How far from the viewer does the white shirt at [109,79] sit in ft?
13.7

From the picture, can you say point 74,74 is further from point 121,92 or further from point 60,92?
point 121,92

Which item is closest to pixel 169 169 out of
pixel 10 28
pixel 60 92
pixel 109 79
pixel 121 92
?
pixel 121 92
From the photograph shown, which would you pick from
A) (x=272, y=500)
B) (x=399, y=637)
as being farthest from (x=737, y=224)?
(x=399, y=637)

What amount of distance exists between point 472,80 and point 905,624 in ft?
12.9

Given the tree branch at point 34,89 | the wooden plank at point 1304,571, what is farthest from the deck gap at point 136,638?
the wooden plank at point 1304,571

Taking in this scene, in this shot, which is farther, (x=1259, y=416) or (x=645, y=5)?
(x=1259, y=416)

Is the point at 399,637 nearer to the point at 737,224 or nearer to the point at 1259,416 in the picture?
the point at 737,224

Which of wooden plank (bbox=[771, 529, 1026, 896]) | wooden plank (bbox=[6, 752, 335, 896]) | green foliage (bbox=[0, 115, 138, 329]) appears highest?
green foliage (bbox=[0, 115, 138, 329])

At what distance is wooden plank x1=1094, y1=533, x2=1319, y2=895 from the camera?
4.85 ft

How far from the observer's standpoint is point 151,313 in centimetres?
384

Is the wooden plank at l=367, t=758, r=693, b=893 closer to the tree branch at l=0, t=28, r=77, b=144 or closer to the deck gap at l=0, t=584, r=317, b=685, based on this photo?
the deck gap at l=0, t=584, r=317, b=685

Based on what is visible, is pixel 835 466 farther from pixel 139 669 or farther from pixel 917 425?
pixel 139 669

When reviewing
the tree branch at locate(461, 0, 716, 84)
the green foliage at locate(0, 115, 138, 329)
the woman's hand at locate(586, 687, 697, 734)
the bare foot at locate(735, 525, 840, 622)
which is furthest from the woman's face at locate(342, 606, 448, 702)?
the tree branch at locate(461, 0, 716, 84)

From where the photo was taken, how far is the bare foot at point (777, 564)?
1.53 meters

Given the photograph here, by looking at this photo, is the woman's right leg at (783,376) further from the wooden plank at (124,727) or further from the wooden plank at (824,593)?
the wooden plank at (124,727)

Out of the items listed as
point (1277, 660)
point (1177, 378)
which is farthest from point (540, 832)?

### Instructions to follow:
Please write out every one of the items above again, word for word, with nothing changed.

### Task answer:
How far from the viewer does the white shirt at [109,79] sit in ft?
13.7

From the picture, can you say point 74,74 is further from point 121,92 or further from point 60,92?
point 121,92

Which item is closest to pixel 169 169 out of
pixel 10 28
pixel 60 92
pixel 109 79
pixel 121 92
?
pixel 121 92
From the photograph shown, which would you pick from
A) (x=272, y=500)
B) (x=399, y=637)
as being farthest from (x=737, y=224)?
(x=399, y=637)

What amount of distance exists between point 472,80 and point 905,624 in ft?
12.9

Given the tree branch at point 34,89 | the wooden plank at point 1304,571, what is farthest from the deck gap at point 136,638?
the wooden plank at point 1304,571

Taking in this scene, in this shot, which is farther, (x=1259, y=416) or (x=645, y=5)?
(x=1259, y=416)

Is the point at 399,637 nearer to the point at 737,224 or nearer to the point at 1259,416 in the picture?
the point at 737,224

Which of wooden plank (bbox=[771, 529, 1026, 896]) | wooden plank (bbox=[6, 752, 335, 896]) | green foliage (bbox=[0, 115, 138, 329]) appears highest?
green foliage (bbox=[0, 115, 138, 329])

At what distance is wooden plank x1=1094, y1=533, x2=1319, y2=895 from the camera?
4.85 ft

How far from the observer's standpoint is point 151,313 in centimetres?
384

Is the wooden plank at l=367, t=758, r=693, b=893 closer to the tree branch at l=0, t=28, r=77, b=144 or closer to the deck gap at l=0, t=584, r=317, b=685, based on this photo?
the deck gap at l=0, t=584, r=317, b=685

Based on what is visible, is pixel 835 466 farther from pixel 139 669 or farther from pixel 917 425?
pixel 139 669

When reviewing
the tree branch at locate(461, 0, 716, 84)
the green foliage at locate(0, 115, 138, 329)
the woman's hand at locate(586, 687, 697, 734)
the bare foot at locate(735, 525, 840, 622)
which is furthest from the woman's face at locate(342, 606, 448, 702)?
the tree branch at locate(461, 0, 716, 84)

From where the photo was taken, how far is the bare foot at point (777, 564)?
1.53 meters

Given the photograph here, by looking at this photo, is the woman's right leg at (783,376) further from the wooden plank at (124,727) or further from the wooden plank at (824,593)?
the wooden plank at (124,727)

Out of the items listed as
point (1277, 660)
point (1177, 378)
which is farthest from point (540, 832)?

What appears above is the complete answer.